ところで世界文化遺産の落第生である鎌倉の人間が、京都の市民が盛り立てている賞の審査委員長をしているというのはどういう事かと思われるかもしれません。実は一番不思議に思っているのは私自身ですが、この間のいきさつについては後ほどお話申し上げます。
川端康成の没後、多くの人々のご協力で川端康成記念會という財団がつくられました。優れた短編小説を顕彰する川端康成文学賞の授与が中心の文化財団ですが、日本の文学の創作ならびに研究に対する力添えが出来ればという趣旨でつくられております。今年の4月1日に公益法人になりましたので、国際的な貢献、鎌倉市の文化都市としての発展への寄与という方向も目指したいと考えております。
5年ほど前に大学を退職して以来、もっぱら川端財団の運営に携わっておりますが、専門としておりました比較文学・ロシア文学の領域ではまだ現役のつもりでおります。

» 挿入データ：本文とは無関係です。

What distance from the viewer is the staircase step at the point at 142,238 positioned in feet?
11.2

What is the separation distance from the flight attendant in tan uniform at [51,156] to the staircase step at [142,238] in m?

来月もNHKに頼まれて、トルストイの『戦争と平和』についての解説を担当しますので、改めてこの『戦争と平和』というあの膨大な作品を読み直してみました。これは長大な作品で、なかなか読み切れずに多くの人が挫折をしてしまうようですが、それは読み方が悪いのであって、これほど面白い楽しい小説はないと私は思っております。この小説は1812年という年に焦点を合わせてロシアの歴史を描いています。ナポレオンの率いるヨーロッパ連合軍がロシアの国内に攻め入り、ついには首都モスクワが大火で全部燃えてしまうという悲劇にロシアは見舞われます。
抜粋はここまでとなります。